**Exercise requirements**
(1) Rewrite the passage of the NORU library description that opens with the words containing "## What is NORU?" and closes with "path for deployment.", putting "Julia" wherever "Python" appears.
(2) Continue the NORU library description below from the point where it stops.

-------- Excerpt to read

# NORU
**N**NUE **O**n **RU**st — Zero-dependency NNUE training & inference library in pure Rust.
## What is NNUE?
[NNUE](https://www.chessprogramming.org/NNUE) (Efficiently Updatable Neural Network) is a neural network architecture designed for fast evaluation in game engines. Originally developed for Shogi and adopted by Stockfish, NNUE enables real-time neural network inference through incremental accumulator updates.
## What is NORU?
NORU is a **game-agnostic** NNUE library that provides both training and inference in a single, dependency-free Rust crate. Configure your network dimensions at runtime via `NnueConfig` — no recompilation needed.
### Why this library?
Most NNUE code in the wild lives inside a specific chess engine (Stockfish, Rapfi, …) and is hard-wired to that engine's feature layout in C++. Applying NNUE to a different game — Gomoku, Connect 4, a tactical hex-grid battler — traditionally means either forking one of those engines and rewriting its feature encoder, or re-implementing training from scratch in Python with PyTorch and then writing a separate C++ inference path for deployment.

----------------
-------- Raw records

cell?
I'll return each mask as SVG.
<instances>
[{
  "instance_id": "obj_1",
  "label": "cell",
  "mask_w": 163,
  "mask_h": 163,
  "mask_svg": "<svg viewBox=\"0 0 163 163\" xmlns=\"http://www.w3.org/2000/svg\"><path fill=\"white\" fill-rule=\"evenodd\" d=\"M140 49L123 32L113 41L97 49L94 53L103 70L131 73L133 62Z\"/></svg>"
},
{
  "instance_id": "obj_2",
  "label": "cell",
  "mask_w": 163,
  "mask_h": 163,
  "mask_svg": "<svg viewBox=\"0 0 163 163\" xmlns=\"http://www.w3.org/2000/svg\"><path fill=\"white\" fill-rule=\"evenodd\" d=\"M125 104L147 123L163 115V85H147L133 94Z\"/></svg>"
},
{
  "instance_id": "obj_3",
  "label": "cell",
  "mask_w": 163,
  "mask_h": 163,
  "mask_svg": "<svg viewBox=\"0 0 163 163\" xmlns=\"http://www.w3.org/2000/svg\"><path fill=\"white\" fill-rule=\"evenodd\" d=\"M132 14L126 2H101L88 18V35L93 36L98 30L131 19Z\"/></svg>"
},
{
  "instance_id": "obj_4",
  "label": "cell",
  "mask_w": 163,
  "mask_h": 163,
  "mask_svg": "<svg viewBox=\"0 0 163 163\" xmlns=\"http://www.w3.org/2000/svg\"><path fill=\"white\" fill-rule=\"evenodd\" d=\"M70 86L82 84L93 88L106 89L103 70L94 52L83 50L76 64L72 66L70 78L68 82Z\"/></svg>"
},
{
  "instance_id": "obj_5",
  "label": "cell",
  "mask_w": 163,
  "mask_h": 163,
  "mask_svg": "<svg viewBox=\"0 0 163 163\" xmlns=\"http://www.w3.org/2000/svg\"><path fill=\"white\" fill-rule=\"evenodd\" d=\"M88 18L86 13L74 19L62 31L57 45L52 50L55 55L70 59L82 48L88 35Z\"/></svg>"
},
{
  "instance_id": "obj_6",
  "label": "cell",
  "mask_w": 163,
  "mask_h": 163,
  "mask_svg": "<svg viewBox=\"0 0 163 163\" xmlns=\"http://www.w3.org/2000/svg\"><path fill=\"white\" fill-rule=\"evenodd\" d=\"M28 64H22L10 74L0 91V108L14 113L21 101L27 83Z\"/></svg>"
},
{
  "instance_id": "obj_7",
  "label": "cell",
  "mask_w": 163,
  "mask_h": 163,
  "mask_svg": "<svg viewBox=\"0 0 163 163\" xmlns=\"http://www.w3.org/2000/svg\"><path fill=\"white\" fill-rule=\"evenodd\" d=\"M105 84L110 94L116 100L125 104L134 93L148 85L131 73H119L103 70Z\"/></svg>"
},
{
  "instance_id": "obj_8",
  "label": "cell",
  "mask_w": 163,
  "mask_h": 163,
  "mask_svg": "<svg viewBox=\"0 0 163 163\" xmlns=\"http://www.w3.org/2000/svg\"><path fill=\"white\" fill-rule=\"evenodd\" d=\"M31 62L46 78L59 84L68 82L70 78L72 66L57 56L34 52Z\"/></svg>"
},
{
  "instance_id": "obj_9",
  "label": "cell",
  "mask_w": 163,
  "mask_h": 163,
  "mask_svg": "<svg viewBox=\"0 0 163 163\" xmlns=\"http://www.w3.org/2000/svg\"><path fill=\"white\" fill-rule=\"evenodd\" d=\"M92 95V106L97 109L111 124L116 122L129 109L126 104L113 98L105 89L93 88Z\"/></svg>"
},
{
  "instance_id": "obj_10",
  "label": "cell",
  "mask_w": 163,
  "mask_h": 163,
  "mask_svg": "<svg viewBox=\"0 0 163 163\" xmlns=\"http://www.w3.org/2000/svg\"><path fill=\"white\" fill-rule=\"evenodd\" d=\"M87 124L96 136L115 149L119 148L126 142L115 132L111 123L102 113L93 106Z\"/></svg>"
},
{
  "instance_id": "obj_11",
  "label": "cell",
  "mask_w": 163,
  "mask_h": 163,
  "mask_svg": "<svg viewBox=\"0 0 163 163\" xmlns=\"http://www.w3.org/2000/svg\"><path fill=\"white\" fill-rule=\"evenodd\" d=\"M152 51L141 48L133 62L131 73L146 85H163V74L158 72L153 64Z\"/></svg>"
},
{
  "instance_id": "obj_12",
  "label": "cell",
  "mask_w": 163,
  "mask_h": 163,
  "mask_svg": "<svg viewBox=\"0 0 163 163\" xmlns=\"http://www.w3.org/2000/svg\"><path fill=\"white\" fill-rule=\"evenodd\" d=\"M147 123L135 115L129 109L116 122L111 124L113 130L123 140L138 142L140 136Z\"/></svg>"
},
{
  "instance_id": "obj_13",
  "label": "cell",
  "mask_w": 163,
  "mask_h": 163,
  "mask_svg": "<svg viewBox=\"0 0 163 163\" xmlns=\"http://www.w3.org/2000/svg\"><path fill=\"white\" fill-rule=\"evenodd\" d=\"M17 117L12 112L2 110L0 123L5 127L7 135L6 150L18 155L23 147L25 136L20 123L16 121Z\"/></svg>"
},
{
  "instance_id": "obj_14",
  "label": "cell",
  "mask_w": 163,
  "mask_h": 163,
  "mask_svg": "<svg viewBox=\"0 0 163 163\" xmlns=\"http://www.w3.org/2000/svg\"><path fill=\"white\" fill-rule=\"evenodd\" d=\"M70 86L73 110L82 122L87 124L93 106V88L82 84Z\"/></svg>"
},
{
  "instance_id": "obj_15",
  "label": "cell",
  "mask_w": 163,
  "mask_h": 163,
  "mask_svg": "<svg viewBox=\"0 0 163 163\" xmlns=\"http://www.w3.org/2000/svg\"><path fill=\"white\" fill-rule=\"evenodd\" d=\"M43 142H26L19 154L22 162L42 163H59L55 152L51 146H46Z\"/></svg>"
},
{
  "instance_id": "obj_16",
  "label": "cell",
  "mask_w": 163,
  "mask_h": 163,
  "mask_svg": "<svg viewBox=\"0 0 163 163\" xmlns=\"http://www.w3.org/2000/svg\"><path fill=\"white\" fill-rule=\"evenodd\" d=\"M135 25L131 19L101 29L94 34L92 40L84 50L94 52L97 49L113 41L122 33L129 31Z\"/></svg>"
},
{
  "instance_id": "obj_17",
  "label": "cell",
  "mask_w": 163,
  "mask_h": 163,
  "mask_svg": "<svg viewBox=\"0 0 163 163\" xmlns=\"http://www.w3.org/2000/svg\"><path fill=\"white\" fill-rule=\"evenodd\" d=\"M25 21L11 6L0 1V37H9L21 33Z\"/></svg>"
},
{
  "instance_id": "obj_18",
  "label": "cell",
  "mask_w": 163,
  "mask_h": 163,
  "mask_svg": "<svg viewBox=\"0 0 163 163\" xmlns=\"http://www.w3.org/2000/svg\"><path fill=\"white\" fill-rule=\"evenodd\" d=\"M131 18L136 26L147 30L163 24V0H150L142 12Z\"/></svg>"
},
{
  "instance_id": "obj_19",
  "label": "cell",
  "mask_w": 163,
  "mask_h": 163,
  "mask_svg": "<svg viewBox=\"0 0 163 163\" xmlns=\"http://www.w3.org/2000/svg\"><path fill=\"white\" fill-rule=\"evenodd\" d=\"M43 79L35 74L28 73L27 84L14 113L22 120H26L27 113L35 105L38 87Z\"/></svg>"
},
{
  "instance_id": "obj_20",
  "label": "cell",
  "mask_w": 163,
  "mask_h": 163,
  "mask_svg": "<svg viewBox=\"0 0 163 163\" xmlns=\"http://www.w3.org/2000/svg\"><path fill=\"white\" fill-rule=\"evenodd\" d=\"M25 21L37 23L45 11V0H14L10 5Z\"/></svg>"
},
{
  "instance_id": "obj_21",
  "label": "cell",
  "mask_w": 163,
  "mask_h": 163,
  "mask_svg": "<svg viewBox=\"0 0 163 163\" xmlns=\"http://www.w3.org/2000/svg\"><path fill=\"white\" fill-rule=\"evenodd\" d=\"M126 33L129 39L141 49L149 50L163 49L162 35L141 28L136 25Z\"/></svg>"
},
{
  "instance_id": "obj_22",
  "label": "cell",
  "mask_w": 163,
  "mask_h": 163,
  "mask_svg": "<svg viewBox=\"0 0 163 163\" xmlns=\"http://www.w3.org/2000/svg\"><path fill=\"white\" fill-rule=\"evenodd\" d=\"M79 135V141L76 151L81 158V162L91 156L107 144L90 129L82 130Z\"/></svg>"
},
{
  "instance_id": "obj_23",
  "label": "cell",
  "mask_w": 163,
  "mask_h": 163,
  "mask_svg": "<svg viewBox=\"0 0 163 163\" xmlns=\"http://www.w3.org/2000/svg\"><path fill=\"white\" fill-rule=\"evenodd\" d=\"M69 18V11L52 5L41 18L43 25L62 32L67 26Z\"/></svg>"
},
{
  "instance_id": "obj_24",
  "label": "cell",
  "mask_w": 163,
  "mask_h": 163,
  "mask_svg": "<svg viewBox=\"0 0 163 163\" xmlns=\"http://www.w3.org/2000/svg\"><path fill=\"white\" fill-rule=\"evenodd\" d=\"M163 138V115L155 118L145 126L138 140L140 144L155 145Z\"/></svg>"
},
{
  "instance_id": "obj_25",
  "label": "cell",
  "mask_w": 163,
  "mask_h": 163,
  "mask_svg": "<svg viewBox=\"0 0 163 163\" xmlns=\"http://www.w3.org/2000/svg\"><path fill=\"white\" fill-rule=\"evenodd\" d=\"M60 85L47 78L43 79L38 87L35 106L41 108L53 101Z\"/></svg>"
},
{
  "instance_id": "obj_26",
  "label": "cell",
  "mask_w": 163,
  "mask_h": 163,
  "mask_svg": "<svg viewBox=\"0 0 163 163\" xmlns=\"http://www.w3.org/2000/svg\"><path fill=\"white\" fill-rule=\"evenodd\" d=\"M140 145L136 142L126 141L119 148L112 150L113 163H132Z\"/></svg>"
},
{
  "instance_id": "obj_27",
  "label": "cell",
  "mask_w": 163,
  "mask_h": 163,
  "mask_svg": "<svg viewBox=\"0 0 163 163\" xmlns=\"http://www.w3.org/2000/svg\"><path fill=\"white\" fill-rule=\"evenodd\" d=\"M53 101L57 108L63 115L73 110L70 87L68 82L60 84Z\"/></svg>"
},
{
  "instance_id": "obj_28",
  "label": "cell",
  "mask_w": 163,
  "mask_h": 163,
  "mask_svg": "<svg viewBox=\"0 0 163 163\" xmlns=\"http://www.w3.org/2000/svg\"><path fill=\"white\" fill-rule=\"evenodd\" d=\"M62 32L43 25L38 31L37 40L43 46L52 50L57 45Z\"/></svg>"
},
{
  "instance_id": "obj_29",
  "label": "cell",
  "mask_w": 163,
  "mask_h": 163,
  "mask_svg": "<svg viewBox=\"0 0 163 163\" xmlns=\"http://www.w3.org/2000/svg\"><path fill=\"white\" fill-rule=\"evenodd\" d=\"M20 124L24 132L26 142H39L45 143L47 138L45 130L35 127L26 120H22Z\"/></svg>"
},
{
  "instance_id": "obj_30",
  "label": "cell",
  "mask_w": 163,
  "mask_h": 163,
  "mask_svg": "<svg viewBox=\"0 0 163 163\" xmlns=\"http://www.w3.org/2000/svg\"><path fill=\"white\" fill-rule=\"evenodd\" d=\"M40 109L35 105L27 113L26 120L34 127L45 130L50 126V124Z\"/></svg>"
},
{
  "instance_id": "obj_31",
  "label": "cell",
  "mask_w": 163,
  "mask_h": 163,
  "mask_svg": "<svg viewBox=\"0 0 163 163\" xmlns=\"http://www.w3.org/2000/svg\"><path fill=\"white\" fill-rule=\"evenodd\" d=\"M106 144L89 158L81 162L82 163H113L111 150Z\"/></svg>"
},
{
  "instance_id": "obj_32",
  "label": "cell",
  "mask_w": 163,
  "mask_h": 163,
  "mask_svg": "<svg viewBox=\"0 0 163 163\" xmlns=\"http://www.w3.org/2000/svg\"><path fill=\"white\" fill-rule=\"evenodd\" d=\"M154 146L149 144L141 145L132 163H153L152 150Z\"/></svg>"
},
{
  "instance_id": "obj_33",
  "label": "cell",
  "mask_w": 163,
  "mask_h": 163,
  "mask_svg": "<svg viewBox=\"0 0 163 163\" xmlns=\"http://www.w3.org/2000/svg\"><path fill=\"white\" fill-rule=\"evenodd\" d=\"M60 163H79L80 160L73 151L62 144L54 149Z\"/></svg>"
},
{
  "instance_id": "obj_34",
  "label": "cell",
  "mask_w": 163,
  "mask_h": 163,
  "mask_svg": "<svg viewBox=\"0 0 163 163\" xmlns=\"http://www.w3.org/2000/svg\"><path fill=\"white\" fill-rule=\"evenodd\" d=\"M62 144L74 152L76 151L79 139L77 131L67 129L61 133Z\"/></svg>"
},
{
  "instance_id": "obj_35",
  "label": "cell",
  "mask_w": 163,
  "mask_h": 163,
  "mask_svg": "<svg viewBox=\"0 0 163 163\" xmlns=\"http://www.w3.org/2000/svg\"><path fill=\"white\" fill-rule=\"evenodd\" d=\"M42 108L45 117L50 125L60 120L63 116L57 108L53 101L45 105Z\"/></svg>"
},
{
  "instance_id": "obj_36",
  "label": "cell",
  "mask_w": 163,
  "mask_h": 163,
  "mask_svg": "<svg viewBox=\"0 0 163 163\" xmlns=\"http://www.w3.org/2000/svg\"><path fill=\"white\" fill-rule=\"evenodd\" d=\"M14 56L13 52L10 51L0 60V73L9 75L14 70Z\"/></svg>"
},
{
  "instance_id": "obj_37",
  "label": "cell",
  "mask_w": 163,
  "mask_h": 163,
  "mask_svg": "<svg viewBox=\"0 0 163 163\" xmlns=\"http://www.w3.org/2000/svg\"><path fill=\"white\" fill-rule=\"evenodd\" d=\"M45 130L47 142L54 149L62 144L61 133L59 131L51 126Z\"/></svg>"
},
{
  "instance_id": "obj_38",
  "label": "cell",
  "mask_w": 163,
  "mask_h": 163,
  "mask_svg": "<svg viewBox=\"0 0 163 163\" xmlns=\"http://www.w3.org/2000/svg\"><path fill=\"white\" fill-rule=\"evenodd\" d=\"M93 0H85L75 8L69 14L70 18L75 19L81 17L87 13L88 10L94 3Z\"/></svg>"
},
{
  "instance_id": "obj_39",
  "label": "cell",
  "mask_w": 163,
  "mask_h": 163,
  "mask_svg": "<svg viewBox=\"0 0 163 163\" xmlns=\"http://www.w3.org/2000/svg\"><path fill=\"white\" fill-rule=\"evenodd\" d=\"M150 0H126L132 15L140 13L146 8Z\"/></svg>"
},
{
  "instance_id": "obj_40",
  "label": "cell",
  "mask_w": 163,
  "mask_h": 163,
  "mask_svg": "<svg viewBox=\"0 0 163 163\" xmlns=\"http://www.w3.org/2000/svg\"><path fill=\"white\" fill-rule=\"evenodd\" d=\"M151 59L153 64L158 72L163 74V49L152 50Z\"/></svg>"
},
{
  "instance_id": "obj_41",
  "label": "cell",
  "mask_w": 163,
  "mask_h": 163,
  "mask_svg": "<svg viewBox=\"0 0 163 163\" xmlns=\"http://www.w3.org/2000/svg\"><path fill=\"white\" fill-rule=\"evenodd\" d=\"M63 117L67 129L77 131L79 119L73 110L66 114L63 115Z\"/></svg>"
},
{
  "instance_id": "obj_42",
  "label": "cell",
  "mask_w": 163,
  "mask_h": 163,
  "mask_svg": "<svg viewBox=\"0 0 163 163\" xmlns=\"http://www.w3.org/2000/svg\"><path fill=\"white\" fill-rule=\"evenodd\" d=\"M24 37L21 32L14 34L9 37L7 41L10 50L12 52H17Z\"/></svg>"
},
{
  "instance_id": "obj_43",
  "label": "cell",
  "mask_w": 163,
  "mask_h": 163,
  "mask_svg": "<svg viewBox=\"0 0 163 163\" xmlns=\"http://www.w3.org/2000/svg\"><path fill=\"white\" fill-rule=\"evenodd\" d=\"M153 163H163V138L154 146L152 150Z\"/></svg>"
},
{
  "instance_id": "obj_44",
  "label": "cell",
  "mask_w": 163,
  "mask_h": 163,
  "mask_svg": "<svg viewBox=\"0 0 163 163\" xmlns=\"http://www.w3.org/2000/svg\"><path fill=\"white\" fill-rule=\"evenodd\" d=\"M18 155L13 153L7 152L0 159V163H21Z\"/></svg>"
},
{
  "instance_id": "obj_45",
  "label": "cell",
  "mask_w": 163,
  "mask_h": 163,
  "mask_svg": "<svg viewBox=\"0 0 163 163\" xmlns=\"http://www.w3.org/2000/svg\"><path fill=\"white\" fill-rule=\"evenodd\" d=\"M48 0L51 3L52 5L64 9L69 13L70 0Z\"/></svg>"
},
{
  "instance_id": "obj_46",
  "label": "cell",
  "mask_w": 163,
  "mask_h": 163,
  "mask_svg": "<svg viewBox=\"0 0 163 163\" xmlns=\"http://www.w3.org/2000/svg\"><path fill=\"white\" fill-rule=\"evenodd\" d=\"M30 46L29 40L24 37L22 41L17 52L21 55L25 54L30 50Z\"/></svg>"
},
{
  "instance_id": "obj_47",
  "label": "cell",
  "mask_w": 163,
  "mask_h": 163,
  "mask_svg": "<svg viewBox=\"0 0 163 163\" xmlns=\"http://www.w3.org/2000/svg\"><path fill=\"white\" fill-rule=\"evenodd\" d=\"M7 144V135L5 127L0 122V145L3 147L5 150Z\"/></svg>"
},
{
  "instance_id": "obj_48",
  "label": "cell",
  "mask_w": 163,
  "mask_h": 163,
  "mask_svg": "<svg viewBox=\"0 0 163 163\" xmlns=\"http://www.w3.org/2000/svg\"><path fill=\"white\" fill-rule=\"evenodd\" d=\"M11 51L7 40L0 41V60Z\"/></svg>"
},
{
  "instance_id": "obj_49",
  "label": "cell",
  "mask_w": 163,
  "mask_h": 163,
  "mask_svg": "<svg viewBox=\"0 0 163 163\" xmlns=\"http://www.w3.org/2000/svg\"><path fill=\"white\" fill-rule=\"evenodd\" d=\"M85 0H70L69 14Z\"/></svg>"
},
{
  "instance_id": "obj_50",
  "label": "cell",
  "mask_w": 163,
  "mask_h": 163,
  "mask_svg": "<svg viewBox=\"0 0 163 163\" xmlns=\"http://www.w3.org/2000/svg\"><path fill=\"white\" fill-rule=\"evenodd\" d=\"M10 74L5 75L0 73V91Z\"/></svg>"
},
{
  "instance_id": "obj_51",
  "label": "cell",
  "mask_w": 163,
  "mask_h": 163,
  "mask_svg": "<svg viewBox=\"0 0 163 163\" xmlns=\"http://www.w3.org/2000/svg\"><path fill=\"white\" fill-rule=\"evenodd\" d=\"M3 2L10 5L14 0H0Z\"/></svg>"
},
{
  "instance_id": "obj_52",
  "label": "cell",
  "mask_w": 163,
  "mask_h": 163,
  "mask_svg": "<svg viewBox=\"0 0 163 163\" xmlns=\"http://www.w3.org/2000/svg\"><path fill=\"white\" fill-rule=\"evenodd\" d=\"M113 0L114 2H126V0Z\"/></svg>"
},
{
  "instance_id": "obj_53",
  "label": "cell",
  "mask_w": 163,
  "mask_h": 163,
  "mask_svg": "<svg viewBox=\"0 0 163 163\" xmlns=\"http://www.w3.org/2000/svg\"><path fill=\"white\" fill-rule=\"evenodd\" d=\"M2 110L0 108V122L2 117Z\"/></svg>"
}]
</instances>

----------------

**Responses for each task**
(1)
## What is NORU?
NORU is a **game-agnostic** NNUE library that provides both training and inference in a single, dependency-free Rust crate. Configure your network dimensions at runtime via `NnueConfig` — no recompilation needed.
### Why this library?
Most NNUE code in the wild lives inside a specific chess engine (Stockfish, Rapfi, …) and is hard-wired to that engine's feature layout in C++. Applying NNUE to a different game — Gomoku, Connect 4, a tactical hex-grid battler — traditionally means either forking one of those engines and rewriting its feature encoder, or re-implementing training from scratch in Julia with PyTorch and then writing a separate C++ inference path for deployment.

(2)
NORU collapses that pipeline into one pure-Rust crate:
- **One crate for training and inference.** FP32 backprop with Adam for training, i16 quantized forward pass with SIMD acceleration for deployment. You don't leave the Rust toolchain.
- **No learned assumptions about chess.** `NnueConfig` decouples `feature_size`, `accumulator_size`, `hidden_sizes`, and the activation function from the binary layout, so the same crate serves a 4096-feature Gomoku encoder and a 138-feature hex-grid encoder without code changes.
- **No dependencies.** Including the RNG (xorshift64). `cargo add noru` just works on any platform Rust supports, including WebAssembly and ARM embedded targets.
- **Deployment-ready.** A `cdylib` build + the `noru::ffi` layer exposes the inference API to Unity, Godot, C#, and C++ so the same trained weights can ship into a game engine without a Python runtime.
The design target is game AI developers who want Stockfish-class evaluation quality for non-chess domains without paying the integration cost of the chess-engine ecosystem.
### Key Features
- **Multi-hidden-layer** — Arbitrary depth networks (e.g. `&[256, 32, 32]`)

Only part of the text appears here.